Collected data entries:
▬▬▬

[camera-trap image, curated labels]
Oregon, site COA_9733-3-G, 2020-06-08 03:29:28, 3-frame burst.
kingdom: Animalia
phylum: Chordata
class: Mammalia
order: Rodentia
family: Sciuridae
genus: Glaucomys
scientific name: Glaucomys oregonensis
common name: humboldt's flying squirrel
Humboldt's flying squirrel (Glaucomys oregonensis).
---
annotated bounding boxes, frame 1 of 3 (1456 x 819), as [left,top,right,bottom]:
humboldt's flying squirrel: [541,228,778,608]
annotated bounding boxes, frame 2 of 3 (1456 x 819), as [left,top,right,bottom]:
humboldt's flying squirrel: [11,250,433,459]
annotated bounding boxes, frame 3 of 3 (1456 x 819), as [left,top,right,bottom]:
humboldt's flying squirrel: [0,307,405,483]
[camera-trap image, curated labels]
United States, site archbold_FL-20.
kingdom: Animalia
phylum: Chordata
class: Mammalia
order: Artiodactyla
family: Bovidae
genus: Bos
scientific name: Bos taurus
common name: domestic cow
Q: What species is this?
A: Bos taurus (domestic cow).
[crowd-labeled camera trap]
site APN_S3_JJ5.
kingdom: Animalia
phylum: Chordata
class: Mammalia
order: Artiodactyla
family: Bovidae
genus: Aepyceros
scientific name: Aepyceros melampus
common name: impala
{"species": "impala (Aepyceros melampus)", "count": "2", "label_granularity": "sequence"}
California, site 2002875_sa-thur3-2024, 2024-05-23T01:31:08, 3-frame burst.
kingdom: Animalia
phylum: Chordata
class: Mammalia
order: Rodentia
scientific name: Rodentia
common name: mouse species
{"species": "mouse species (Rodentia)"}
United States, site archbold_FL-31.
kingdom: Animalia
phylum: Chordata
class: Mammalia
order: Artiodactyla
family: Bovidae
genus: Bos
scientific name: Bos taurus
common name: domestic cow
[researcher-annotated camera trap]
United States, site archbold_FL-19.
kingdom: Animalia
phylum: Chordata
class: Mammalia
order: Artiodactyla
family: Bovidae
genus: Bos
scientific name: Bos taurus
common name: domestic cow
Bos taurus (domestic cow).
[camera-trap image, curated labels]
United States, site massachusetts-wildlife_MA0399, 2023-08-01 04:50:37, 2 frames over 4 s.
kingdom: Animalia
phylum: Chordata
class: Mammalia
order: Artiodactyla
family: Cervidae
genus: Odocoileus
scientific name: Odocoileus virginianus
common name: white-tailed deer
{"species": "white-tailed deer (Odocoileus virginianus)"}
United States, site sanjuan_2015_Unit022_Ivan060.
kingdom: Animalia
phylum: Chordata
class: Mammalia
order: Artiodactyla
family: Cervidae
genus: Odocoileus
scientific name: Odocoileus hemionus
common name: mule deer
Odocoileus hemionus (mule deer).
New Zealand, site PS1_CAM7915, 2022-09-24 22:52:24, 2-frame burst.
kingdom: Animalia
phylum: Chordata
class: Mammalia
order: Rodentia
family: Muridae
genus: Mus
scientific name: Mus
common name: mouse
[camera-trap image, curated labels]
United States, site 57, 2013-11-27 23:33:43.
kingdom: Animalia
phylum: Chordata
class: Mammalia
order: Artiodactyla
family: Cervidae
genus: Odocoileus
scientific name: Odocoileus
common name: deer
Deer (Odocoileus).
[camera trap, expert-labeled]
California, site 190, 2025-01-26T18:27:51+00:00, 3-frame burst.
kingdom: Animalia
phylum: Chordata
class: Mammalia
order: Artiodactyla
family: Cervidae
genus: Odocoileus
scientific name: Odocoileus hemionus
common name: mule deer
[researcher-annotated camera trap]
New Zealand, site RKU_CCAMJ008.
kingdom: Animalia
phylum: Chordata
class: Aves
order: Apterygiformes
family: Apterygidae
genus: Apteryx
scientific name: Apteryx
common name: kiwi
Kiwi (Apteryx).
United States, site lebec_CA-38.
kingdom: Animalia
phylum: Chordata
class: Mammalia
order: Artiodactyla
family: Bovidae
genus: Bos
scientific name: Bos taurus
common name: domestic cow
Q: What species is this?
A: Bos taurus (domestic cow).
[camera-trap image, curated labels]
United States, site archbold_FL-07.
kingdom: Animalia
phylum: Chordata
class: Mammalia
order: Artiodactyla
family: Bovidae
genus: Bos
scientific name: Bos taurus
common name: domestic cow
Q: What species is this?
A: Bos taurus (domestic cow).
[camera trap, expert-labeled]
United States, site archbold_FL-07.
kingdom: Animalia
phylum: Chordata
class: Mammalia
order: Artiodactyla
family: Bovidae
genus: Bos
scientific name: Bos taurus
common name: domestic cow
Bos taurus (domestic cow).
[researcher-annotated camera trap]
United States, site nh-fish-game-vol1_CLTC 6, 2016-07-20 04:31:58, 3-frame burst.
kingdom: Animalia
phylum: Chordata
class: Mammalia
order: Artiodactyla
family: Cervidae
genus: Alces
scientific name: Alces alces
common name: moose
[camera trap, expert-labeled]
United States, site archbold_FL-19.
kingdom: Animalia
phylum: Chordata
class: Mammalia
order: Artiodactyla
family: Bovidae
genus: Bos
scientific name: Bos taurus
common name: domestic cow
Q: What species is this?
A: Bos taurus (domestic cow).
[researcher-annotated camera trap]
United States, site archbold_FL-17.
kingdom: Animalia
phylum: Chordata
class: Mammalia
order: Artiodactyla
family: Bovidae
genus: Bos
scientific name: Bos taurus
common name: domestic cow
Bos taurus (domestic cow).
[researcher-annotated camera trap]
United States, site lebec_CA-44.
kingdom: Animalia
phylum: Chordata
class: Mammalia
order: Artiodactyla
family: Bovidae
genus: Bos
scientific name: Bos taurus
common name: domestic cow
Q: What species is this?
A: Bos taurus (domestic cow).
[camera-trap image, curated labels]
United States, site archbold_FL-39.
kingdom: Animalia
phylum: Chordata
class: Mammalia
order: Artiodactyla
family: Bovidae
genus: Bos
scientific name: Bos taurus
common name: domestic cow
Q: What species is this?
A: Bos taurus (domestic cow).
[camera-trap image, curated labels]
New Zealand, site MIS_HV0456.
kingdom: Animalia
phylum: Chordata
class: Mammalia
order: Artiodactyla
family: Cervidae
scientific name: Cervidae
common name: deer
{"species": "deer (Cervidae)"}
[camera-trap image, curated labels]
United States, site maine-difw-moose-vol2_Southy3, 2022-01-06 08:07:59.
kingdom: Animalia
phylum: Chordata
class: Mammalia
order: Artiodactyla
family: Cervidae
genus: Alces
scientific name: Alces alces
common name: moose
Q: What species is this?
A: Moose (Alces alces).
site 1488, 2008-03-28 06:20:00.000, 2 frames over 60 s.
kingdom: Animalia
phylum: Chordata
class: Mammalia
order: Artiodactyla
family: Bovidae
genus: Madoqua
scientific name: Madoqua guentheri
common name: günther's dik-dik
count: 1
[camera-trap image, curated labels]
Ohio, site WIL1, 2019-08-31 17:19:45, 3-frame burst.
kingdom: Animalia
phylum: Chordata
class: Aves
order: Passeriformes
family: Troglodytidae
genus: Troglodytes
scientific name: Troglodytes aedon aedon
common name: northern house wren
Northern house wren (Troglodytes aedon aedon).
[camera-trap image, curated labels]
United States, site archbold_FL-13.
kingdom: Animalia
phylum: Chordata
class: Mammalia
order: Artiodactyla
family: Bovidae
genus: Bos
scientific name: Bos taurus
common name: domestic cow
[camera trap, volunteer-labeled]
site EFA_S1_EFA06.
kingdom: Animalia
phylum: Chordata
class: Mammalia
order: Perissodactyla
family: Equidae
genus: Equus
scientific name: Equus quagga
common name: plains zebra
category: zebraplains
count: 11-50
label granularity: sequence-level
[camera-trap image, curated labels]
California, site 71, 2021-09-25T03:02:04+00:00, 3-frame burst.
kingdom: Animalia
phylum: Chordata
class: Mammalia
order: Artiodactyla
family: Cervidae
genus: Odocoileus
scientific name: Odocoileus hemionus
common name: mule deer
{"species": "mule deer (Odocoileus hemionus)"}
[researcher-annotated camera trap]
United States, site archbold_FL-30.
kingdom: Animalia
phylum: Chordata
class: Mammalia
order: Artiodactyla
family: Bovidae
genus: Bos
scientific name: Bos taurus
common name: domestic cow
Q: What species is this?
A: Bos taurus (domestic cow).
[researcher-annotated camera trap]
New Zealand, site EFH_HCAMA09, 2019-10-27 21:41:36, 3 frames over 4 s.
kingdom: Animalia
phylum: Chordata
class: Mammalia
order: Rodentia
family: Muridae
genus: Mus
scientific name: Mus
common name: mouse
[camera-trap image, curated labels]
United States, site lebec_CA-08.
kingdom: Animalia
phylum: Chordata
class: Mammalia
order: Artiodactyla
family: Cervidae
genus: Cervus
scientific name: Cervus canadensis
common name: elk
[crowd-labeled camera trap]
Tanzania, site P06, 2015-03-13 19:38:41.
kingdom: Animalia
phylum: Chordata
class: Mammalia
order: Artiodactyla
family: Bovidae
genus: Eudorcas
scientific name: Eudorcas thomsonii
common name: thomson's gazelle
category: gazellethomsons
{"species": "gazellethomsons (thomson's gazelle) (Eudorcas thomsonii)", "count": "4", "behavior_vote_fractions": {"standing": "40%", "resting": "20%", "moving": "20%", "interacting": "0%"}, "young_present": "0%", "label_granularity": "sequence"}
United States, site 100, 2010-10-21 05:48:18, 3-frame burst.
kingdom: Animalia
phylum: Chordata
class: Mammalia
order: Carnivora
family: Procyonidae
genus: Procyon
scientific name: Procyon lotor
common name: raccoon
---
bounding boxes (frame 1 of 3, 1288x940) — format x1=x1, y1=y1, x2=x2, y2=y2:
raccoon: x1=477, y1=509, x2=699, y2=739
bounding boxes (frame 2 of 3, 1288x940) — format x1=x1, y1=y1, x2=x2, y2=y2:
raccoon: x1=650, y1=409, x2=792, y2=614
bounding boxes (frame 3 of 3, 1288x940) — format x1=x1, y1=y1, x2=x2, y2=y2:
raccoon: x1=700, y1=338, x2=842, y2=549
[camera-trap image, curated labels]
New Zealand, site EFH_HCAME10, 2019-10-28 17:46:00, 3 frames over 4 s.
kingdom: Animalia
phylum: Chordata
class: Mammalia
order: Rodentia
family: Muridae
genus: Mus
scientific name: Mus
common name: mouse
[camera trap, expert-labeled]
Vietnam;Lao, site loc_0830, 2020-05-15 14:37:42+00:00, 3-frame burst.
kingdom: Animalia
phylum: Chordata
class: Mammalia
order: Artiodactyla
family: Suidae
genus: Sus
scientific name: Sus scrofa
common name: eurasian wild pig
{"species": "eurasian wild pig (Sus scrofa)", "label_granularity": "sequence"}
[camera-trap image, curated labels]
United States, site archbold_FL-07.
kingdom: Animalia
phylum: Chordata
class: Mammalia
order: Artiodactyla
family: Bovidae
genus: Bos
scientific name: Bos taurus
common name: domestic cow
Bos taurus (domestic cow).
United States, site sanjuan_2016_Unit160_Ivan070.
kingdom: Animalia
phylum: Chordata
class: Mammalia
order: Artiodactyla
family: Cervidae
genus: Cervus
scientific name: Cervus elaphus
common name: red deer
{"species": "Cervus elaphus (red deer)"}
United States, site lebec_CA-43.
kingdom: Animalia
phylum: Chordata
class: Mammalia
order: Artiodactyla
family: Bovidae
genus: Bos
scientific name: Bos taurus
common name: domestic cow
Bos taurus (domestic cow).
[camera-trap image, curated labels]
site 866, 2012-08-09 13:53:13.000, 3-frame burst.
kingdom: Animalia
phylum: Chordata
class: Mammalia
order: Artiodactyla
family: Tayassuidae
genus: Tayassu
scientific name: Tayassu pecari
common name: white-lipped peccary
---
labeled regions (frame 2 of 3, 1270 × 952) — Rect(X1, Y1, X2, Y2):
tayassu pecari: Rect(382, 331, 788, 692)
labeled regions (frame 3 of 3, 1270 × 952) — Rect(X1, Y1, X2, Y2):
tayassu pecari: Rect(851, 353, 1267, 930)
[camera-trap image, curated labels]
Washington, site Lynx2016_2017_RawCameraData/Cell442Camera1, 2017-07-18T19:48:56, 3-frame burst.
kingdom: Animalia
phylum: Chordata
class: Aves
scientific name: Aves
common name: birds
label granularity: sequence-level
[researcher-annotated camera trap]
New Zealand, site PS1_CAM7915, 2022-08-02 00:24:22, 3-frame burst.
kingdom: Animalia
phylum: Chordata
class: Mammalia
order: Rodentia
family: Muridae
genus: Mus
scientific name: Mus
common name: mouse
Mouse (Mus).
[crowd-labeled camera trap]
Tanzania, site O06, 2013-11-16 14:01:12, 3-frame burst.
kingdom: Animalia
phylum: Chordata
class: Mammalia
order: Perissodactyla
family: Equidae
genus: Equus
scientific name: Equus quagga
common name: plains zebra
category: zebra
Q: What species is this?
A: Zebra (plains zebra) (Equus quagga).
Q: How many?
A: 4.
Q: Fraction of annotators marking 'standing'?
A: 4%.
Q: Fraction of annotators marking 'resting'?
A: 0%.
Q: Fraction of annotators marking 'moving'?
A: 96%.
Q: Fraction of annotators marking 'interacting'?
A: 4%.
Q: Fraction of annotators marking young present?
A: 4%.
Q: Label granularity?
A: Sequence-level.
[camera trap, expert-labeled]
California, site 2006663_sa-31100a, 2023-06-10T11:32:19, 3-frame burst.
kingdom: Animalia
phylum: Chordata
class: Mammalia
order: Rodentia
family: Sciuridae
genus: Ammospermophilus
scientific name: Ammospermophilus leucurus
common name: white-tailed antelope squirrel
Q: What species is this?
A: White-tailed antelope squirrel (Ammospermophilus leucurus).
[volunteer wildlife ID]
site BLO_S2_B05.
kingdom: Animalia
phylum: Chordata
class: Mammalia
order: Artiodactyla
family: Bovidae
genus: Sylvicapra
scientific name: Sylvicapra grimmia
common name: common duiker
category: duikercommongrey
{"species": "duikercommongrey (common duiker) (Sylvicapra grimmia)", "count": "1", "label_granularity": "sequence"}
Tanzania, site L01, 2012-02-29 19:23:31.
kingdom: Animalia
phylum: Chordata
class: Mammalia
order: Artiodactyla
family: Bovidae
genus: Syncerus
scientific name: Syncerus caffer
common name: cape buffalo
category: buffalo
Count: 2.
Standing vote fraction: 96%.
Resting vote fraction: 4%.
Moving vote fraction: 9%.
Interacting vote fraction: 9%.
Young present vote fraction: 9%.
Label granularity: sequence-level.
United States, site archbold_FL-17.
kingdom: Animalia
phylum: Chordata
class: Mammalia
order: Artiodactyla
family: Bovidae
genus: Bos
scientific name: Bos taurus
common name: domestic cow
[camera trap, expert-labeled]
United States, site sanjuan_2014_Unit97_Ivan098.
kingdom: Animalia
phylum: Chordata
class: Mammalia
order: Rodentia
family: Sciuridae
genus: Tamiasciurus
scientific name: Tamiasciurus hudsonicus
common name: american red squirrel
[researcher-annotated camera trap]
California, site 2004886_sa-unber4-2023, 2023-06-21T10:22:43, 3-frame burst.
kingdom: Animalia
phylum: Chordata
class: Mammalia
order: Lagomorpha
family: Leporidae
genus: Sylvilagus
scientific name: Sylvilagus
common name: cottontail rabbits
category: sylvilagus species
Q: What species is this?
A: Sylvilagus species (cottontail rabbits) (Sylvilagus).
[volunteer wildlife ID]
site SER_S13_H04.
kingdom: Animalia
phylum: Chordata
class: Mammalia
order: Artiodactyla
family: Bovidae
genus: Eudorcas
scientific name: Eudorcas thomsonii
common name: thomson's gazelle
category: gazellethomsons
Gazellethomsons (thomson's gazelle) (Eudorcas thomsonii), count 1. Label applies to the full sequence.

▬▬▬

Beginning at the line containing "A: Sylvilagus species", repeat each line exactly through the last line of the entries, and include no other lines.

A: Sylvilagus species (cottontail rabbits) (Sylvilagus).
[volunteer wildlife ID]
site SER_S13_H04.
kingdom: Animalia
phylum: Chordata
class: Mammalia
order: Artiodactyla
family: Bovidae
genus: Eudorcas
scientific name: Eudorcas thomsonii
common name: thomson's gazelle
category: gazellethomsons
Gazellethomsons (thomson's gazelle) (Eudorcas thomsonii), count 1. Label applies to the full sequence.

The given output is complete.